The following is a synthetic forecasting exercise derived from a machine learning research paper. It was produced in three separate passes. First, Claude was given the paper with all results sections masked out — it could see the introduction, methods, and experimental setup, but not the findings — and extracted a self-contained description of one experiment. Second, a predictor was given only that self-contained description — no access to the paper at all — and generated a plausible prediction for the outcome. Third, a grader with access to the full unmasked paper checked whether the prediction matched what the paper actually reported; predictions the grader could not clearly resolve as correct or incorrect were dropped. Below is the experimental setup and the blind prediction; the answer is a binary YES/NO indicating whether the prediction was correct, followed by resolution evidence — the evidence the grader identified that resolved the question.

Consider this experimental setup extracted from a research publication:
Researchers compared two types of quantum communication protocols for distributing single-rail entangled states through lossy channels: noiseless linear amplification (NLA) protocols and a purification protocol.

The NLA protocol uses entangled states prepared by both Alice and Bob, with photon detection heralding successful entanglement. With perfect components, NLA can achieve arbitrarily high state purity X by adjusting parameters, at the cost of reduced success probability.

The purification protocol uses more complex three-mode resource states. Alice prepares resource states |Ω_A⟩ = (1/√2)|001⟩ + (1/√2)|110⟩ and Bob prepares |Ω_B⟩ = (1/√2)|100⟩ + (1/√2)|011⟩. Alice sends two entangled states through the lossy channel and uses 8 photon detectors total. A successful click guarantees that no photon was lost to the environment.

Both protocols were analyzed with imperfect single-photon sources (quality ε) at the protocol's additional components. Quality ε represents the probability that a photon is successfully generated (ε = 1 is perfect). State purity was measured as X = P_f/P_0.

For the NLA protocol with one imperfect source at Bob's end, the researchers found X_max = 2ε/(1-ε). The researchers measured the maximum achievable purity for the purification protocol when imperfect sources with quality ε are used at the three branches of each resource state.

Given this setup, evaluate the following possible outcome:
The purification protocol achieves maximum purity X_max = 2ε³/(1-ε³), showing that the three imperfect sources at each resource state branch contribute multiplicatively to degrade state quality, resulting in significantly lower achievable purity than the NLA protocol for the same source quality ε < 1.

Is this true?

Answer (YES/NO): NO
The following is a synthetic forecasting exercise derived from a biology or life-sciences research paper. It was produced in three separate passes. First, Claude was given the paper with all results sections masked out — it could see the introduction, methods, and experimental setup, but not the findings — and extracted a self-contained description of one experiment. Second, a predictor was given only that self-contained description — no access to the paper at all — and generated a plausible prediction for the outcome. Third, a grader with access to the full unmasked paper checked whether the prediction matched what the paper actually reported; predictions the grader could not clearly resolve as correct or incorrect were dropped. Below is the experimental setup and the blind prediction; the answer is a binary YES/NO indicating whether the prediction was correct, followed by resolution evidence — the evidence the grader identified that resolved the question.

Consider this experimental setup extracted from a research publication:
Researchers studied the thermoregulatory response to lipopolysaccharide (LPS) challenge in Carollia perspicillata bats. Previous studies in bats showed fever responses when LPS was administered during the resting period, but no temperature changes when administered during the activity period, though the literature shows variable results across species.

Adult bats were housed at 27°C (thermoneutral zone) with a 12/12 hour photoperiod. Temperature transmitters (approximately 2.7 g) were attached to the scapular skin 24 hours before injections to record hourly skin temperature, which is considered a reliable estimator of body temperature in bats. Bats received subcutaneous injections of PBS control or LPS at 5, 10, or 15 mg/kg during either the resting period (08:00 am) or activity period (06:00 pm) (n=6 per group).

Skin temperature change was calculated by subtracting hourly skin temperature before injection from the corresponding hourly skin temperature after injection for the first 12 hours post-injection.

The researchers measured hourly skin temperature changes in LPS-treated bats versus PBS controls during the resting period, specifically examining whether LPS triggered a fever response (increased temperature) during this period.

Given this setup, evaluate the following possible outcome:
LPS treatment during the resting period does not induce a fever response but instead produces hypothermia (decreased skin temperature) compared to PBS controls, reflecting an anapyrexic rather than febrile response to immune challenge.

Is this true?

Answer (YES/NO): NO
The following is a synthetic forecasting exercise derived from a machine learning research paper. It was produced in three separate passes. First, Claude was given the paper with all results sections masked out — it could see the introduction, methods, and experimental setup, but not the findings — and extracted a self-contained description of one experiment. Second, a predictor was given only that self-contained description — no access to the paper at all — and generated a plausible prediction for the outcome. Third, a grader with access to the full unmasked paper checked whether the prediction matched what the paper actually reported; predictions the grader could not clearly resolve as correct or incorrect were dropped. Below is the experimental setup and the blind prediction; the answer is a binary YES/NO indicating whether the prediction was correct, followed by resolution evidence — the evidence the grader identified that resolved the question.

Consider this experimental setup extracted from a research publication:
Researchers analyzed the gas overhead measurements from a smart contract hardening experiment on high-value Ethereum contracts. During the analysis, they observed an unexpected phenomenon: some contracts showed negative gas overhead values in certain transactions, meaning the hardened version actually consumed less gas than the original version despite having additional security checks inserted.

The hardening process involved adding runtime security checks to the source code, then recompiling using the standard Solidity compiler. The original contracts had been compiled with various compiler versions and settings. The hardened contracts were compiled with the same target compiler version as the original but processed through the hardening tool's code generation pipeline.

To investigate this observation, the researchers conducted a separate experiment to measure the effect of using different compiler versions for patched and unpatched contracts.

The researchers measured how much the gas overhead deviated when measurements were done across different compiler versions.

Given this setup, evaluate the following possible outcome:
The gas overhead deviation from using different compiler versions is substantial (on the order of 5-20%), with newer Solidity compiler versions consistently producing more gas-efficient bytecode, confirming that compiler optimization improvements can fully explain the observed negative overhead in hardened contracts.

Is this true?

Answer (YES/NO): NO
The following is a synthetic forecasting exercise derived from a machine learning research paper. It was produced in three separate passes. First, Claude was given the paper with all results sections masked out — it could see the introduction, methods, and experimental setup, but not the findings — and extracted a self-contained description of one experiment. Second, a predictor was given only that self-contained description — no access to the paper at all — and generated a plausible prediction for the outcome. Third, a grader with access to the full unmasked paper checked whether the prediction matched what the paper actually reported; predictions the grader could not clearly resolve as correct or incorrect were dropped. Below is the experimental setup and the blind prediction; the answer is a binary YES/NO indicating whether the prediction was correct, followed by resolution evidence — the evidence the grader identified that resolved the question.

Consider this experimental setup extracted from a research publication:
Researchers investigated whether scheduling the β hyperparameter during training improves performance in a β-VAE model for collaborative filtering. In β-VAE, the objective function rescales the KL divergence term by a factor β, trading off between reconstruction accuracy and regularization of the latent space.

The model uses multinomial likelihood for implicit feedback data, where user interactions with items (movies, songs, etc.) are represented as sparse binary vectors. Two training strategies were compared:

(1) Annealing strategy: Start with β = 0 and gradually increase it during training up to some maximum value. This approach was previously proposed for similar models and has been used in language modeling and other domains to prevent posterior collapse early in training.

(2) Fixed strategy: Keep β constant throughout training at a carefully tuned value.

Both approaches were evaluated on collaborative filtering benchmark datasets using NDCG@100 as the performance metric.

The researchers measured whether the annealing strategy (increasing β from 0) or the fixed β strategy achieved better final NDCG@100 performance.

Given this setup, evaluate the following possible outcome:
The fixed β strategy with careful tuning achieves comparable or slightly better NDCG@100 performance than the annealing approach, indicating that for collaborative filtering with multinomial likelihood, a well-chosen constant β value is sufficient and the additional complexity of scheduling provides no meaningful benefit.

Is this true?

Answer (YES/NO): YES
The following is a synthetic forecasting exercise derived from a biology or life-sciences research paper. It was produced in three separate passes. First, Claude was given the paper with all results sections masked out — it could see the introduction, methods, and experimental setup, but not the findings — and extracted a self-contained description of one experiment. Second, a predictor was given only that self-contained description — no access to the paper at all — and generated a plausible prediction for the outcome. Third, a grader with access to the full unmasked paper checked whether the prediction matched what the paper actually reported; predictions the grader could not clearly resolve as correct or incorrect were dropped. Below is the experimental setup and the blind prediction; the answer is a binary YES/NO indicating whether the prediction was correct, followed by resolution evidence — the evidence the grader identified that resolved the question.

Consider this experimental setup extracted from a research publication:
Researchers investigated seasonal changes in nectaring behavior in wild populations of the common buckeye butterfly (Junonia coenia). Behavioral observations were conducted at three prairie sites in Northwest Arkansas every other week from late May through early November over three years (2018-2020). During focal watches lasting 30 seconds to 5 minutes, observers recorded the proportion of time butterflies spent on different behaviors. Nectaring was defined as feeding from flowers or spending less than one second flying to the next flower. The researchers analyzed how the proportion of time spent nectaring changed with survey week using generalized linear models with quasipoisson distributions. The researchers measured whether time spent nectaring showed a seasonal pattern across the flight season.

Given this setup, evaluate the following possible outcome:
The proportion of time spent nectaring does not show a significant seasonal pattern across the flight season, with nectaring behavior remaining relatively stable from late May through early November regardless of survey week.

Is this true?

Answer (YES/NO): YES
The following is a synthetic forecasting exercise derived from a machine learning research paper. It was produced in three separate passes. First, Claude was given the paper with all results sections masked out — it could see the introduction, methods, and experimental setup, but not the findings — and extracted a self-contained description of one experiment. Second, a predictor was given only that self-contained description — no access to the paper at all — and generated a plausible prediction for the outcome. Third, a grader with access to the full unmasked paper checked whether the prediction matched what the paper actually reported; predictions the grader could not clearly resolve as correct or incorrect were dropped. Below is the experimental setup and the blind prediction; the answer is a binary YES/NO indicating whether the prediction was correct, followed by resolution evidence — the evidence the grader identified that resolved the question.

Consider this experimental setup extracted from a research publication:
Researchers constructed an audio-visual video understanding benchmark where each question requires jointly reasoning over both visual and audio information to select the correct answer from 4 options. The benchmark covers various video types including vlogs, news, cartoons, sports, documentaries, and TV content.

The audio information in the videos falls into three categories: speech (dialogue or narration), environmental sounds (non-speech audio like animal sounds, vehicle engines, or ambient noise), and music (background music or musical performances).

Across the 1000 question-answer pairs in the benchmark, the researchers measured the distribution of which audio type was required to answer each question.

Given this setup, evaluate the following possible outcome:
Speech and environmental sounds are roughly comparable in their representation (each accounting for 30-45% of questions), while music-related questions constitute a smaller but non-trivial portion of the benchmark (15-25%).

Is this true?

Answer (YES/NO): NO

• TASK STATEMENT: Reply with the lines from the one that contains "Across the 1000" through the last line of the material above, copied exactly and nothing else.

• WRITTEN RESPONSE:
Across the 1000 question-answer pairs in the benchmark, the researchers measured the distribution of which audio type was required to answer each question.

Given this setup, evaluate the following possible outcome:
Speech and environmental sounds are roughly comparable in their representation (each accounting for 30-45% of questions), while music-related questions constitute a smaller but non-trivial portion of the benchmark (15-25%).

Is this true?

Answer (YES/NO): NO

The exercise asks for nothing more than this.